The schedule B is apparently the transcript of that part of the assessment roll applicable to the tax-payer, and would contain the total value of his real and personal property, and taxable income.

Then at the bottom

Take notice that you are assessed as above specified for the year 18under the statutes. If you deem yourself overcharged, or otherwise improperly assessed, you, or your agent, may notify the clerk of the municipality, in writing, of such overcharge or improper assessment, within 14 days after this notice has been left with you, and your complaint shall be tried in conformity with the provisions of the statute by the Court of Revision for the municipality of

[ENDORSED.]

Sir,Take notice that I intend to appeal against this assessment for the following reasons.

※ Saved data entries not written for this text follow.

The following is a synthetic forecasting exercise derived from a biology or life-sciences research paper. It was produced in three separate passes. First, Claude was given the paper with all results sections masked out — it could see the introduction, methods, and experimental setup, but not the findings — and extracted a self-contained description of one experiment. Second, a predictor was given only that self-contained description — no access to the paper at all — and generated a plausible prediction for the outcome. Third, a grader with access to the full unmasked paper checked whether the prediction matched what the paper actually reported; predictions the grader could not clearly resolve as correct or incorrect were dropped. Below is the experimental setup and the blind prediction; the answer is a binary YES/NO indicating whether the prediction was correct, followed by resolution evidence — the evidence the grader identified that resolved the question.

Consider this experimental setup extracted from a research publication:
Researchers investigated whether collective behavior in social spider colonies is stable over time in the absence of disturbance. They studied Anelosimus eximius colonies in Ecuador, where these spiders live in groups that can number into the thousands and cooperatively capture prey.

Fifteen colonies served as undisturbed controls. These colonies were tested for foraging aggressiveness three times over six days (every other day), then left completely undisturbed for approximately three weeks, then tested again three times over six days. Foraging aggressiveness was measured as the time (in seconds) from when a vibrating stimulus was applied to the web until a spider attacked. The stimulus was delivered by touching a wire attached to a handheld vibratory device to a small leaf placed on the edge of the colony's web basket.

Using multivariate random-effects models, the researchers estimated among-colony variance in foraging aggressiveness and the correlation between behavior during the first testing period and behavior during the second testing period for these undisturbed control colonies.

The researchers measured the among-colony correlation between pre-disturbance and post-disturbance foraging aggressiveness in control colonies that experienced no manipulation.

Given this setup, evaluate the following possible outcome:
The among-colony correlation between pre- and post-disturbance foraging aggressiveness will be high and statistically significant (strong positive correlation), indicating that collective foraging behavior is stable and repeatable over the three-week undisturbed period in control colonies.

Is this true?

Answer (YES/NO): NO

The mode of forming the Court of Revision is defined, and any person complaining of an error or omission with regard to himself, as having been wrongfully inserted on, or omitted from, the roll, or as having been undercharged or overcharged by the assessor, may, within 14 days after the time fixed for the return of the roll, give notice in writing to the clerk of the municipality that he considers himself aggrieved; an elector may also give notice if he thinks any person wrongly inserted on the roll and assessed too high or too low, and after notice given to the parties and the assessors, and hearing upon oath the complainant, witnesses, &c., the Court shall determine the matter and confirm or amend the roll.

The 61st section makes the roll, as finally passed by

[Page 417]

the court, binding on all parties, the same as in the other statutes, subject to the appeal to the Judge of the County Court, whose decision is final and binding.

The necessity of giving notice to the tax-payer before the completion of the roll, seems, by this last statute, to be considered of as much importance as under the previous act, for the assessor is obliged to note the time of giving it opposite the name of each taxpayer on his roll, he must verify the correctness of the certificate which states that the date of the delivery or transmitting of the notice is in every case truly and correctly stated in the roll and the taxpayer is expressly told if he deems himself overcharged or otherwise improperly assessed he is to notify the clerk and state his complaint.

If he does not deem himself overcharged, or otherwise improperly assessed, what is he to do? Or if he receives no notice of assessment at all until the time for appealing is passed what can he do?

It is suggested that he is bound to know what he is assessed for, that the roll is open for his examination after its return and that he can inspect it.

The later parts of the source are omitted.